Monday, June 8, 2009

Mr Smith goes to Washington



"It's not the voting that's democracy, it's the counting" - Tom Stoppard

The Board's first experience with a local election count at the weekend reminded him of the time he went to see Stargate at the Odeon in Gants Hill in Ilford back in the day.

For the opening scenes, your senses are overwhelmed by the scale and sound and ambition of it all.

By the mid point you're only there out of a sense of duty, a desire to see the crusade through, as your spirit has started to crack and your mind turns heavy and idle.

By the end, you just want to shoot Kurt Russell in the eye.

There was rapture and glory and liquor at City Hall in the early hours of Sunday morning, as the will of the people crystallised into the disfigured forms of 17 men, women and a City Council.

But none of that joy belonged to The Board.

Indeed, were it not for the wonderful, wonderful Liz Creamer and her colleagues in City Hall plying him full of coffee, sandwiches and smiles, The Board would have gone all 'Brad Pitt in Legends of the Fall' - storming the imaginary trenches of the counting tables, scalping every Kaiser's soldier he could reach.



So were my volumes of insight into the Limerick City East ward worth it?

Pah.

Every rapscallion from Athlunkard Street to Grove Island knew that the Mayor would get elected at the top of the poll, because that is what John Gilligan does.
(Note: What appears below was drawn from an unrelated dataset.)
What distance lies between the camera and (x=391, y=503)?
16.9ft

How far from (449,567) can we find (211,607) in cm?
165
The sight of him being thrown atop aching shoulders in the dark every five years is almost a national institution.




Kieran O'Hanlon showed that he was truly boned and rolled in Teflon as a child, as he once again defied the voters' Fianna Fail cull, claiming the second seat, while Ginger McLoughlin waltzed in on count eight. Denis McCarthy of Fine Gael ran off with the empty seat in the corner on count ten.

Four seats were filled, four candidates went home happy, no Limerick Leader junior reporter climbed to the top of City Hall seeking an illicit glimpse of Elton John, slipped on the unseasonably wet ramparts and fell to his death on the shores of Curraghgower.

Hooray!

For a slightly less flippant City East roundup, and proof that The Board didn't simply spend the 2009 City Council count listening to The Blue Nile on YouTube for 13 hours, click here.

1 comment:

Unknown said...

Liz was indeed great. There was free food upstairs, although be the time I got there most of it was gone.